In 2006, USAF readjusted their F-35 procurement plan so that when full-rate production did kick in, they were good for 30 less jets a year. 80 was the new full-rate F-35 committment for USAF. To make this work, instead of finishing all their procurement by 2028, they would push it out to 2037. This is, in effect, a cut on orders. That is pulling money for 30 jets per year when full-rate starts. That slows down all kinds of things including motor buys.

USAF gets less jets. Rent-seekers get less money per year.

It gets worse.

In 2008, the plans and programs people in USAF--these are the ones that tell the USAF what money is actually available every year to make ends meet--stated that realistically, when full rate production starts up, USAF can only afford 48 F-35s per year.

Those fantasy per-aircraft prices floated about by the Ponzi-zombies could only work if:

1.There was a working aircraft.
2.Thousands were bought on-schedule.

Without that, what the faithful have is...

...nothing.

Yet, for years, so many in government, defense, industry and media circles ignore the hard fact that the biggest cash cow for the F-35 program isn't good for the huge number of the buys needed for all this not to look like a fraud.

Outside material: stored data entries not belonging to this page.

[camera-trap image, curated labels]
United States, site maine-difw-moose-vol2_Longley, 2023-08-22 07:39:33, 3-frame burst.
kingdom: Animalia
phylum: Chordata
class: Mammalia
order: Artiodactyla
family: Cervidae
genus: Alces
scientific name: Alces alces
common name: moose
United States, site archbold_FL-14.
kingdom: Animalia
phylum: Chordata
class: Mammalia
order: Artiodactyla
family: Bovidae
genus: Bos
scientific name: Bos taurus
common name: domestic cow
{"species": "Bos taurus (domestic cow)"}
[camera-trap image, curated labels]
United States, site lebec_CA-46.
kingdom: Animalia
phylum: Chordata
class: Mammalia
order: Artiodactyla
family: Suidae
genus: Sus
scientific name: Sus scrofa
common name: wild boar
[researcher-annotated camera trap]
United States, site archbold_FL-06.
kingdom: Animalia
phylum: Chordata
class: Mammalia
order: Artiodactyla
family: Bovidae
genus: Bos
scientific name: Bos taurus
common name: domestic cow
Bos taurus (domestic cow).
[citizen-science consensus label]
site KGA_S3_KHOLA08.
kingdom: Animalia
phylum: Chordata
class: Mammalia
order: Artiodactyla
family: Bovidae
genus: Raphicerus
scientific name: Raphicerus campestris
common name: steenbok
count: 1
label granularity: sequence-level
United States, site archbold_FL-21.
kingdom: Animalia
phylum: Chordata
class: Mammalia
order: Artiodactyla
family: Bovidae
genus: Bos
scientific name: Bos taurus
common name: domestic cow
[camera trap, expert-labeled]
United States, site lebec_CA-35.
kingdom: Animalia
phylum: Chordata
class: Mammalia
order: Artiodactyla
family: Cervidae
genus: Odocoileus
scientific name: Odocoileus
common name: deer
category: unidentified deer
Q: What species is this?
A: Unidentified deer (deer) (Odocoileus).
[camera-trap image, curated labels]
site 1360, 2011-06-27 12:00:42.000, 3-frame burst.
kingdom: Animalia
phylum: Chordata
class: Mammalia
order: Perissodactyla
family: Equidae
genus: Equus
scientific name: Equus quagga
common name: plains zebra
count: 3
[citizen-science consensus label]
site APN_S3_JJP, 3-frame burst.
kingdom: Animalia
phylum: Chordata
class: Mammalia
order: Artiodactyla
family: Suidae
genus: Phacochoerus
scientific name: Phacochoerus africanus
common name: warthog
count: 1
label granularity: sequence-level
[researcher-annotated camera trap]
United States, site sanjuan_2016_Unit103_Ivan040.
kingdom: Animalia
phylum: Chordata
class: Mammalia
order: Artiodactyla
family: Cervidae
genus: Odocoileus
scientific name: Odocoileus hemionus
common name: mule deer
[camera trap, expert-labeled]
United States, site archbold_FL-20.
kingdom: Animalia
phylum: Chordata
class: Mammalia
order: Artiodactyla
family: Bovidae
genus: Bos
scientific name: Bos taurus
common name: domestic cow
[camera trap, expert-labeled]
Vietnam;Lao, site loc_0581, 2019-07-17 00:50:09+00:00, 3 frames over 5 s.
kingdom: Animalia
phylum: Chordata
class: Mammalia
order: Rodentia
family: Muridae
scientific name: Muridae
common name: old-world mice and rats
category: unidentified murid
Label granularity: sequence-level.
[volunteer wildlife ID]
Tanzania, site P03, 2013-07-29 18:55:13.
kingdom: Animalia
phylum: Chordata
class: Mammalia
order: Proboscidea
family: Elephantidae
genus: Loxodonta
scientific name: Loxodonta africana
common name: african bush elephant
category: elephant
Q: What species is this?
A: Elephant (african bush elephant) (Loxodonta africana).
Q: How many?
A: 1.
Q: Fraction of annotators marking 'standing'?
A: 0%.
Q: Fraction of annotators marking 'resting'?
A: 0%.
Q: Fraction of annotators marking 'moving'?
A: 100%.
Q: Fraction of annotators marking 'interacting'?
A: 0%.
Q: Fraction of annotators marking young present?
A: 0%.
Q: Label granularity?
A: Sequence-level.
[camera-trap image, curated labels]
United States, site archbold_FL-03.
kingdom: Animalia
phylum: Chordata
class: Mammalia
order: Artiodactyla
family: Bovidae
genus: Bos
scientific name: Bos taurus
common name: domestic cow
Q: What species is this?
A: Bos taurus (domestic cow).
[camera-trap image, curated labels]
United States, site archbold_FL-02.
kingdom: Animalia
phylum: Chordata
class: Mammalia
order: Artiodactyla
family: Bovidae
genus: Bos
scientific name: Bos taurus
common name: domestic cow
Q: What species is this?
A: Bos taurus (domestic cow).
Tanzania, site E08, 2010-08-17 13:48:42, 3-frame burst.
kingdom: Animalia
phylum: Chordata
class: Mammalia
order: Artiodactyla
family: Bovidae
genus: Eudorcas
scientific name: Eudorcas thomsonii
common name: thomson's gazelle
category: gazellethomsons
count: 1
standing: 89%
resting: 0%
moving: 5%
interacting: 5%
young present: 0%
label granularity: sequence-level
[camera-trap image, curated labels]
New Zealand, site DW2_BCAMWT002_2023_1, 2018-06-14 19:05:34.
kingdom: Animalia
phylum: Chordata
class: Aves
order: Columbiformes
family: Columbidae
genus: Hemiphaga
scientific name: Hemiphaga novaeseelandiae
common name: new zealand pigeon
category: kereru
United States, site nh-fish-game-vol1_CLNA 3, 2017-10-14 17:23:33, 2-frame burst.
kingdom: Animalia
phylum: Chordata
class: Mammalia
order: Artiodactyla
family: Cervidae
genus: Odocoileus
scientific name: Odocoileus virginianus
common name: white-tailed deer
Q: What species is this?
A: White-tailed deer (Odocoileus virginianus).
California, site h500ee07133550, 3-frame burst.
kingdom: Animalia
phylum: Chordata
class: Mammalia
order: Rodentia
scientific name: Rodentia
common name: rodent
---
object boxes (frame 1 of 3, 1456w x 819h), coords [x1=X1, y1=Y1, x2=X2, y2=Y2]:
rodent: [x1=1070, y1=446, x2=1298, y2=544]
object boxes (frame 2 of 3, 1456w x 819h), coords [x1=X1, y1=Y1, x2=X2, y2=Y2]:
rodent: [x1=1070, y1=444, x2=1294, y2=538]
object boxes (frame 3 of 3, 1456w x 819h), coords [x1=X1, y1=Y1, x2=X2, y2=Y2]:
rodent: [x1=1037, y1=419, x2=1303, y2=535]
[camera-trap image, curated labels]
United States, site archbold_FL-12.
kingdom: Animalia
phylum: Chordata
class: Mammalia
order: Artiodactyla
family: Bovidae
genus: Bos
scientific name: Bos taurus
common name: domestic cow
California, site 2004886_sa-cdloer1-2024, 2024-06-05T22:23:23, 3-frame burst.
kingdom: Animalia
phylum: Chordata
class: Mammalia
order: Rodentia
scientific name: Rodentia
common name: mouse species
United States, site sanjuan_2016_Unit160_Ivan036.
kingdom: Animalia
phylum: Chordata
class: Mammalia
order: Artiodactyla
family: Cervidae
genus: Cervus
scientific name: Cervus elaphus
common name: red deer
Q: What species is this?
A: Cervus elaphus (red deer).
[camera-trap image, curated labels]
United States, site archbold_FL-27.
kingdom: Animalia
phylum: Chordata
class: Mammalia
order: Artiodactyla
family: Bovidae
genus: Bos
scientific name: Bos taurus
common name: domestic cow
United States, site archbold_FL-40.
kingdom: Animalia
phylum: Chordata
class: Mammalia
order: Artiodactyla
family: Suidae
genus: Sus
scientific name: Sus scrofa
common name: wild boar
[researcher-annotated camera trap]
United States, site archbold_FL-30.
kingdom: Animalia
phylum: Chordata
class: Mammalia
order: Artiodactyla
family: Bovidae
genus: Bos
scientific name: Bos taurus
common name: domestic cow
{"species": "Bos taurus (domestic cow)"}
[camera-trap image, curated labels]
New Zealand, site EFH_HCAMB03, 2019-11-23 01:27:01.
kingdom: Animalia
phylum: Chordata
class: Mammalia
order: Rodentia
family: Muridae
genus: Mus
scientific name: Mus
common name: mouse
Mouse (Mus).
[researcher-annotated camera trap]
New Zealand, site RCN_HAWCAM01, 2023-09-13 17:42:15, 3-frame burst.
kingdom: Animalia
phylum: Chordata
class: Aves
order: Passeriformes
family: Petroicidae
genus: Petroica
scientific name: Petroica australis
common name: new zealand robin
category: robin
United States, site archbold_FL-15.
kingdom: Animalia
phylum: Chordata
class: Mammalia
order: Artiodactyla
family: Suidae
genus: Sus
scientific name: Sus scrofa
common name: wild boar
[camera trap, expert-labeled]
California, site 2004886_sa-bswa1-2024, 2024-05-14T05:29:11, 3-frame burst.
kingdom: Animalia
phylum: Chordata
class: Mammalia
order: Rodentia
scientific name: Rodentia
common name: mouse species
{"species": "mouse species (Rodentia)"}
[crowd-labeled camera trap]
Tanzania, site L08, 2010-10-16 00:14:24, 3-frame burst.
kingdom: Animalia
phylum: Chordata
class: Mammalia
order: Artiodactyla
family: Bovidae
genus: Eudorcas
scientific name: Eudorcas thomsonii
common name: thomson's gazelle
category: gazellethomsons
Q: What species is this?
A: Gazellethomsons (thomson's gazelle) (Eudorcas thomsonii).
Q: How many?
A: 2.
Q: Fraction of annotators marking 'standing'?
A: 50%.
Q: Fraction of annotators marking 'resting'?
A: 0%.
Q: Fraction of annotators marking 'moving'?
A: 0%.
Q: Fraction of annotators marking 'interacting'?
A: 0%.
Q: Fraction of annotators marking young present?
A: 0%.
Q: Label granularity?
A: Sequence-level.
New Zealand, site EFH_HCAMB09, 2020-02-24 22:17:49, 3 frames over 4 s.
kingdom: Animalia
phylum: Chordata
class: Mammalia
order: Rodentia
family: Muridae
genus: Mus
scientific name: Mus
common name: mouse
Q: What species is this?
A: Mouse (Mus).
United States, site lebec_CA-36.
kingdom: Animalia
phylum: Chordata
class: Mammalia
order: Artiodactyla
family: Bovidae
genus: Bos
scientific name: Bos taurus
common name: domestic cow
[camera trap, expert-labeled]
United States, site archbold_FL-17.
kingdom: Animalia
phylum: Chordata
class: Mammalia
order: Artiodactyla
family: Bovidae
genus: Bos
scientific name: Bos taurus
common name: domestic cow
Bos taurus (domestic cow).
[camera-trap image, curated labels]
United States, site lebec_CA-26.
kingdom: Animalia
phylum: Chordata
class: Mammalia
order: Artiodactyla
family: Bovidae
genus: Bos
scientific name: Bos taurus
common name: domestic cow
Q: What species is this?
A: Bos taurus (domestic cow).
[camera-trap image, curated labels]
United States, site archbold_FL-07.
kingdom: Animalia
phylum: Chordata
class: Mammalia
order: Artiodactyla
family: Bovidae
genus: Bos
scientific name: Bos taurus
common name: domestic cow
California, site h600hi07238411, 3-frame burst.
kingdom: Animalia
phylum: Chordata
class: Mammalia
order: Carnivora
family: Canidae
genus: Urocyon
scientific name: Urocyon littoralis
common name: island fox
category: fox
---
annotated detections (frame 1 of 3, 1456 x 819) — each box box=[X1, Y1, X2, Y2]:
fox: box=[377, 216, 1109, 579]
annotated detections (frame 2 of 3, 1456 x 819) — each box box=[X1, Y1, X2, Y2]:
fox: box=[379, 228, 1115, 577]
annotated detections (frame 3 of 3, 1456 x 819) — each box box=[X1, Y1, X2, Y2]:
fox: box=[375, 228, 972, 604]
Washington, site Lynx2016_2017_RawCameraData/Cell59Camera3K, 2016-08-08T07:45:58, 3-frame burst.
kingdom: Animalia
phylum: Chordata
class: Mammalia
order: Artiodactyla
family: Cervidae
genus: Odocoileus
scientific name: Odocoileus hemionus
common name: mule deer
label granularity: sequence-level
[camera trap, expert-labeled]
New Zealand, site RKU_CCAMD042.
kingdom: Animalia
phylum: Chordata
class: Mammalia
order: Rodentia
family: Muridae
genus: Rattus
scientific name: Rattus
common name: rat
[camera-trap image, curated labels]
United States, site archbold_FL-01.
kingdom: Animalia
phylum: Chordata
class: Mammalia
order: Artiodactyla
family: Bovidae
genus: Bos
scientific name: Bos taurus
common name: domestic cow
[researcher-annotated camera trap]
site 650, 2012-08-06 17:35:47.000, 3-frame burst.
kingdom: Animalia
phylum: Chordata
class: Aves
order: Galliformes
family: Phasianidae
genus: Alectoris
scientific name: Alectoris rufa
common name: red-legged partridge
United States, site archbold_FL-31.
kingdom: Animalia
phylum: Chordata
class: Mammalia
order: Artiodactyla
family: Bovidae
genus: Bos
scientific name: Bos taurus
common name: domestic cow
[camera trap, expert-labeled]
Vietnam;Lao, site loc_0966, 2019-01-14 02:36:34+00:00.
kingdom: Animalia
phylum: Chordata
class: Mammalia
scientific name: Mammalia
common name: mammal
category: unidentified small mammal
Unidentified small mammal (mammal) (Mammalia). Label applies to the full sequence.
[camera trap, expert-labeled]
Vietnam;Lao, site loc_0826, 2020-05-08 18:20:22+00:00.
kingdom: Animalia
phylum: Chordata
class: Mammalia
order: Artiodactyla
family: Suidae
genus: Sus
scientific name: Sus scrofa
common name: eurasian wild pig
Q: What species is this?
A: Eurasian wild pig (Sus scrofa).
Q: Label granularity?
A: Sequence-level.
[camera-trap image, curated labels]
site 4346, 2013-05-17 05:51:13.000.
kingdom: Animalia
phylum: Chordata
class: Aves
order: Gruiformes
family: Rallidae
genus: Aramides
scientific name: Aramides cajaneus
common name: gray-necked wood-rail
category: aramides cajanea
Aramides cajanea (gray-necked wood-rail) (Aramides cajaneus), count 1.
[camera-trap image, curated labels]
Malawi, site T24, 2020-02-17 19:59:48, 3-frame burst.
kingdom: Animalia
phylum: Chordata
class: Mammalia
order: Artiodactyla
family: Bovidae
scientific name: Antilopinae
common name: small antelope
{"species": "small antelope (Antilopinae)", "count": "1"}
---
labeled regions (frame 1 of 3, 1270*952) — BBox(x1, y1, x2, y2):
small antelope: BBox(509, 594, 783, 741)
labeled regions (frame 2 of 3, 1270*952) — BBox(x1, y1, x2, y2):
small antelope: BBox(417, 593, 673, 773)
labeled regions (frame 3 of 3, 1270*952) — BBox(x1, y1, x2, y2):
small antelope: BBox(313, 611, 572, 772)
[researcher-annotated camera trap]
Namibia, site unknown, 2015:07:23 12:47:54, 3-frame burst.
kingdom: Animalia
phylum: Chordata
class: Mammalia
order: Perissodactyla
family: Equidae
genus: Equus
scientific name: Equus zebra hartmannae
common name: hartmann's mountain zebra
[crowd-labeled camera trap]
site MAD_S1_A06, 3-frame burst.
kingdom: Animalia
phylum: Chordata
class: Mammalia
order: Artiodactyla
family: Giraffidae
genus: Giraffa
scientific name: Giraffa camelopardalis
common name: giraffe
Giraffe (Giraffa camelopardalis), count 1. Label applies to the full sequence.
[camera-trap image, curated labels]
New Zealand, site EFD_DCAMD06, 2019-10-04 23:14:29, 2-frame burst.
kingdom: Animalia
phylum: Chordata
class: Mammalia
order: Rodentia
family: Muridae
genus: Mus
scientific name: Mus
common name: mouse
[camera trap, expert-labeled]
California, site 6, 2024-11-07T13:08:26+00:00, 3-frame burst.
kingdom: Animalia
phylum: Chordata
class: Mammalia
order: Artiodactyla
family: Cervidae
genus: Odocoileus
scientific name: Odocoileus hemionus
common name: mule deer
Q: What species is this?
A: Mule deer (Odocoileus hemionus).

They pinned a large portion of hopes on a USAF procurement system that could not:

1.Buy simple air-refueling tankers until the third try
2.Flunked badly trying to buy replacement rescue helicopters.
3.10 years after a major COIN war started, was unable to field simple turbo-prop strike aircraft.
4.Failed at managing the F-22 initial operating capability by not having proper life-support gear on the jet. This was a known risk from many years ago.
5.Has little skill at fielding new fighter aircraft because, (besides the F-22) has not bought any new fighter aircraft in quantity for years.

There are other examples but that will do.

The F-35 program is composed of several performance assumptions (procurement, management, aircraft design) that are weak, poorly risk-assessed and now even those of the model airplane glue fume affected hobby-shop brigade can see the bleeding wounds.

Most of this was before the global financial crisis hit. Those using the GFC as a justification for weak F-35 buys do not know their history.

While the Danes may have problems with their fighter recapitalisation efforts, they have a good chance of recovery. The USAF on the other hand, the major tool for dishing out His righteous might, will be facing growing emerging threats with too many old aircraft.

It isn't just the Danes who were asleep at the wheel. And, with the Danes deciding that their replacement fighter will be an open process, some of them look like the smart people in the room when discussing the great F-35 dellusion.

2 comments:

Anonymous said...

Very nice, ERIC... I HOPE that people who have been digging their heels in for 10+ years now finally realize that 1. The JSF was doomed from the beginning, and 2. Ending F-22 production, and the resulting ability to develop an export product and a basis for an F-35 fill-in IF (rather, WHEN) it fails, was one of the greatest errors in military aviation history. A real shame a true monster like the F-22 had to "take it on the chin" because of the F-35 clowns - Simply amazing.

Steve said...

Canada may have put the nail in the coffin.